(This is a portion of a paper I submitted for a course this semester at UM.)
This semester has been challenging for me. Not only in terms of course work and the demands of being a teaching assistant, but on a personal front as well. It’s never easy to uproot a family to move across the country in an attempt to earn an advanced degree. The time away from home that is required to be successful is substantial; and while I have the upmost support of those closest to me, I still feel the weight of high expectations.
Because of these expectations I’ve made attempts this semester to better myself as an educator and a student. These efforts have been supported by the material that we’ve covered in this class, The Teaching Artist. Below are some of my biggest takeaways from each book we explored this semester, and while no means all-encompassing, these are some of the ideas I find myself reflect-ing on as the semester draws to a close.
Palmer – The Courage to Teach
I’m thankful that Parker Palmer’s book The Courage to Teach was the first that we read this semester. I found myself returning to the principles and ideas that Palmer discusses throughout my semester as both ways of refocusing my teaching and reassuring myself of my own aspirations. I had the opportunity to explore different teaching philosophies in Dr. Abril’s course this semester; and while many of the writings I explored with Dr. Abril were interesting (and challenging), I didn’t always feel like I extracted tangible ideas that I could use. Palmer’s book was differ-ent. I feel like Palmer was able to maintain a philosophical slant to his writing, while still sharing more practical ways of implementing his suggested teaching ideas. The fact that Palmer seemed more rooted in real-world examples allowed me to better grasp his messages and see ways I could implement the ideas myself.

* ITEMS:
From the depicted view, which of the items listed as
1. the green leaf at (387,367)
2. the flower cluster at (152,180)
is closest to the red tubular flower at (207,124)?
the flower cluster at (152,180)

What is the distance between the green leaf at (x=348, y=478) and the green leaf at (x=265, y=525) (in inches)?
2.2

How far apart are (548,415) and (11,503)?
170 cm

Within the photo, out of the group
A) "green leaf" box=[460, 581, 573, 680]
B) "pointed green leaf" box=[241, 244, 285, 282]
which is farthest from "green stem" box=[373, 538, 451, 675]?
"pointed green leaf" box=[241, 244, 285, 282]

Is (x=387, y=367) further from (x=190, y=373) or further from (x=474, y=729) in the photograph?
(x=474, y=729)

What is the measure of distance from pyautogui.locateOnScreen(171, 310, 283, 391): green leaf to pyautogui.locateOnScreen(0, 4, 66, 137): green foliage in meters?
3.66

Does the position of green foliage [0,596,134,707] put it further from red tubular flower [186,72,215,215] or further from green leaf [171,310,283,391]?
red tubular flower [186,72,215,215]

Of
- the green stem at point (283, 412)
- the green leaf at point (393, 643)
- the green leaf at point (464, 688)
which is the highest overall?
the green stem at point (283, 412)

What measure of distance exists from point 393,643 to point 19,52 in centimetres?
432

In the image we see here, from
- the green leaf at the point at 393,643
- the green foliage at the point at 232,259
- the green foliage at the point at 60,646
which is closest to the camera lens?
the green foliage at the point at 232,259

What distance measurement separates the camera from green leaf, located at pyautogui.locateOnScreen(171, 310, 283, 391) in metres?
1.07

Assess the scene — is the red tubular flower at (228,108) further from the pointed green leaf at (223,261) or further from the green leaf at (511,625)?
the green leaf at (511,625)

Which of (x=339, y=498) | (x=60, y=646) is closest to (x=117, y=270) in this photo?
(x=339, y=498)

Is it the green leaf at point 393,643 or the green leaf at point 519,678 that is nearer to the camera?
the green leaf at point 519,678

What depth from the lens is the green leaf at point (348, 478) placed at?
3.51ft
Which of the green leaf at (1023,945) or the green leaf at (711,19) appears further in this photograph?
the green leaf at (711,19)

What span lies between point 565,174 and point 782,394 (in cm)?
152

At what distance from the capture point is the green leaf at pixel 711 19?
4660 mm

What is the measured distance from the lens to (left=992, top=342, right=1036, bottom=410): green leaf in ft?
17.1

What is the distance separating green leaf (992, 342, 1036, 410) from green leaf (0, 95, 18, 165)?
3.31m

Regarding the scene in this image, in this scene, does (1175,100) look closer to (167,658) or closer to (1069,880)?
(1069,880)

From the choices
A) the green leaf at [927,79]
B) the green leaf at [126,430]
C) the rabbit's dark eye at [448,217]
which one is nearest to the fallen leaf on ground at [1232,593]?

* WORK TO DO:
**a.** Reproduce the part of the semester reflection between "(This is a portion" and "of high expectations.", inclusive.
**b.** Answer these questions using the semester reflection.
(i) At which school was the paper submitted for a course?
(ii) What is the name of the class whose material supported the writer's efforts?
(iii) In whose course did the writer explore different teaching philosophies?
**c.** Write the next part of the semester reflection on teaching, starting after its final sentence.

* WRITTEN RESPONSES:
**a.**
(This is a portion of a paper I submitted for a course this semester at UM.)
This semester has been challenging for me. Not only in terms of course work and the demands of being a teaching assistant, but on a personal front as well. It’s never easy to uproot a family to move across the country in an attempt to earn an advanced degree. The time away from home that is required to be successful is substantial; and while I have the upmost support of those closest to me, I still feel the weight of high expectations.

**b.**
(i) UM
(ii) The Teaching Artist
(iii) Dr. Abril's

**c.**
Technique
One of the first points Palmer makes is, “good teaching cannot be reduced to technique; good teaching comes from the identity and integrity of the teacher.”1 This rather simple idea caused be to reconsider how I’ve experienced music education training throughout my life. As we dis-cussed in class, most music education training is focused on technique. Thinking back to my own experience as a student, I have had a lot of opportunities to practice my craft, but little class time as been devoted to discussions on what my personal identity as an educator is. Even this morning, I was reviewing video from recent performances and critiquing my conducting technique. Of course, technique is important, but I need to start finding time to think and reflect more on what my identity of a teacher is. As I start to better understand what that is, I can use things like conducting technique to express that to my students. I need to remember that “good teaching cannot be reduced to technique.” 2
Fear
“As a young teacher, I yearned for the day when I would know my craft so well, be so competent, so experienced, and so powerful, that I could walk into any classroom without feeling afraid. But now… I know that day will never come.”3
Fear is crippling. It fogs the mind and paralyzes action. Personally, fear manifests itself as self-doubt, and feelings of worthlessness. I picked a career in music because throughout my life it has given me joy, it’s been an outlet for my emotions (both good and bad), it’s connected me with people, and it’s provided a way for me to give back to others, through teaching.
Unfortunately, throughout the process of becoming a better artist and educator, feelings of fear and self-doubt have been entering my mind and it has severely impacted my ability to trust myself and led me to call into question what I’m doing with my life. At the present time it’s impossible to know if I’ve made the right career choice and honestly, at this point it’s probably too late to turn back and select another profession or career path. I’ve made my bed, as they say, and now I have to lie in it.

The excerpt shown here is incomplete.